Walker told a packed house of 300-plus auto executives, government officials and dealers that not just Ontario, but Canada, too, is becoming “too socialist.”
“We have a hard time bringing high-income people here because of the tax rate. You look at what the U.S. has done on corporate taxes, and it’s balancing out,” he said. “I want to be vocal because quite frankly…I don’t really care about what people think of me or the company. Somebody’s going to speak up and say, ‘Look, if you’re running a brand and if you’re going to criticize the government, they can lambaste you and can hurt your product.
Bill 148 and “bigger government” are stifling investment and productivity improvement, Walker said.
“I love Canada, I’m committed to Canada, but if we don’t start getting people that understand that business needs to be competitive and stop putting the burden on business, they’re going to go. I’m worried,” he said.
The Ontario labour legislation came at a critical juncture for Canadian auto manufacturing, which has lost out on many investments and new plants as automakers and suppliers instead focus on low-wage Mexico and right-to-work states in the United States.
Proponents of the legislation have argued it is necessary to ensure workers receive their fair share of economic gains as the Ontario economy picks up strength.
“We know the province’s economy is doing very well, but not everybody is sharing in that prosperity,” Ontario Labour Minister Kevin Flynn said during a question period in late November.
Walker argued that the legislation could end up doing the opposite by costing Ontario high-paying manufacturing jobs as the cost of doing business in the province rises. He said that Ontario is increasingly becoming less competitive. Walker blames electricity costs, uncertainty created by the North American Free Trade Agreement renegotiations, which picked up again Sunday in Mexico, and greenhouse emissions cap-and-trade laws, which allow companies to trade emissions allowances under a cap set by the government.
“Everybody wants everybody...to make more money,” Walker said during his December interview. “Everybody wants to give everybody more holidays. But at the end of the day, we have to be a competitive society. And I don’t think we should become a socialist society. And if we don’t do things that will attract capital and keep capital here, or you tax wealthy people or entrepreneurs to the point where they say we’re not going to come to this country, it’s a very short-sighted strategy.”
The minimum wage hike is already having an effect, Statistics Canada reported on Feb. 23. Prices in Ontario increased 1.8 per cent, “coinciding with a legislated minimum wage increase,” the agency said, in part.

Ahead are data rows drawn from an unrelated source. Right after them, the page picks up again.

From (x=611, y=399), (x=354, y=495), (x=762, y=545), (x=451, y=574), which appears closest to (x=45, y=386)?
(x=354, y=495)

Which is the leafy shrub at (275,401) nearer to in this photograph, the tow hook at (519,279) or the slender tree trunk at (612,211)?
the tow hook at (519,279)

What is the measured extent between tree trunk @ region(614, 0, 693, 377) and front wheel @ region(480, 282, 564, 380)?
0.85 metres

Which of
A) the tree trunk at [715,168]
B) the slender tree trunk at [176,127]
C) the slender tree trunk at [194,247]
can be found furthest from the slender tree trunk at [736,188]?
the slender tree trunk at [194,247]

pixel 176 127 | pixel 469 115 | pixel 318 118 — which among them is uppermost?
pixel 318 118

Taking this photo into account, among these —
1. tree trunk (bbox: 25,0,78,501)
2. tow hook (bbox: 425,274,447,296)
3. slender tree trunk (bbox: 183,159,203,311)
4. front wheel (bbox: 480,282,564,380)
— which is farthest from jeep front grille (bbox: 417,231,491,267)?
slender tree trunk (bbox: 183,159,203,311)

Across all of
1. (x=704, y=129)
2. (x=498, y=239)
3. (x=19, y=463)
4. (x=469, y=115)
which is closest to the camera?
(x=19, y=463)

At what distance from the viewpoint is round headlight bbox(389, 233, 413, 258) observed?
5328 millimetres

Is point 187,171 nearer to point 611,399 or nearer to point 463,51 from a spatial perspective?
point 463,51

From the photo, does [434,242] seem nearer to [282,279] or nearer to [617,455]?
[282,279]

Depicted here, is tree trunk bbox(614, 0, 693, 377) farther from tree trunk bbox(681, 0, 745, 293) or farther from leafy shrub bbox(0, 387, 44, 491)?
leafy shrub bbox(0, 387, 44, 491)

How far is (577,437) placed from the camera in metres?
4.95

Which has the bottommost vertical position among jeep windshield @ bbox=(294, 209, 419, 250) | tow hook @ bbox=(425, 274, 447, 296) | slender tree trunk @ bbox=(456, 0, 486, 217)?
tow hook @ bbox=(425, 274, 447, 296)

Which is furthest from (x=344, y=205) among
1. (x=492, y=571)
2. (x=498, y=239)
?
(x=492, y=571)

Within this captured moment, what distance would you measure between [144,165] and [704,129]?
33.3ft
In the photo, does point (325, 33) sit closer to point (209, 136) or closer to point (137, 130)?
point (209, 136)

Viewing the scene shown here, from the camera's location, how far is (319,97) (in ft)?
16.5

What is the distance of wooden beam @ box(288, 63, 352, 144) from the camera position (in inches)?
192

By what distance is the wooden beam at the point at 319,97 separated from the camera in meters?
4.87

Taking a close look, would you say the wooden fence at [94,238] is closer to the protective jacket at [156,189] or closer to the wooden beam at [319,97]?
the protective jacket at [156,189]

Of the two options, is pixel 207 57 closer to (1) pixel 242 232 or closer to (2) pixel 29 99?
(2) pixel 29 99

Ontario and British Columbia (up 2.1 per cent) were the only provinces to record larger year-over-year increases in January than in December, Statistics Canada said.
Unifor President Jerry Dias, speaking in December at Automotive News’ Detroit offices, criticized the idea that Canada and Ontario have few advantages for automakers.
“Is cap-and-trade a disincentive? Anything that costs money is a disincentive,” Dias said. “Don Walker will argue that. Don Walker will argue that our labour rates are too high. Don
Walker will argue that our tax rate is too high. You won’t hear him talking about the Canadian dollar being low. Nobody will talk about our education system. Nobody will talk about our health care.”
Magna, the third-largest automotive supplier in the world by annual sales to automakers, has been one of the most outspoken companies against the labour legislation. In July 2017, Marc Neeb, Magna’s chief human resources officer, warned a committee studying the legislation that it could force the company to re-examine its Ontario operations.
“Ontario has increasingly become a very challenging jurisdiction in which to conduct business,” Neeb said, according to the Canadian Press.
Mark Nantais, president of the Canadian Vehicle Manufacturers’ Association, which represents General Motors, Ford and Fiat Chrysler, said the industry and policymakers must address concerns about labour costs, cap and trade, high electric costs and other factors if they hope to keep the industry’s manufacturing momentum going.
“We’ve come out of that deep, deep hole in 2008. Whether it’s NAFTA or some of the other things, those will detract from that ongoing return to success, if you will,” Nantais said. “We’ve always said that it’s not just one item or one thing that makes us uncompetitive. It’s the ultimate aggregate of those things that puts us in a more tenuous position in terms of cost of doing business here.”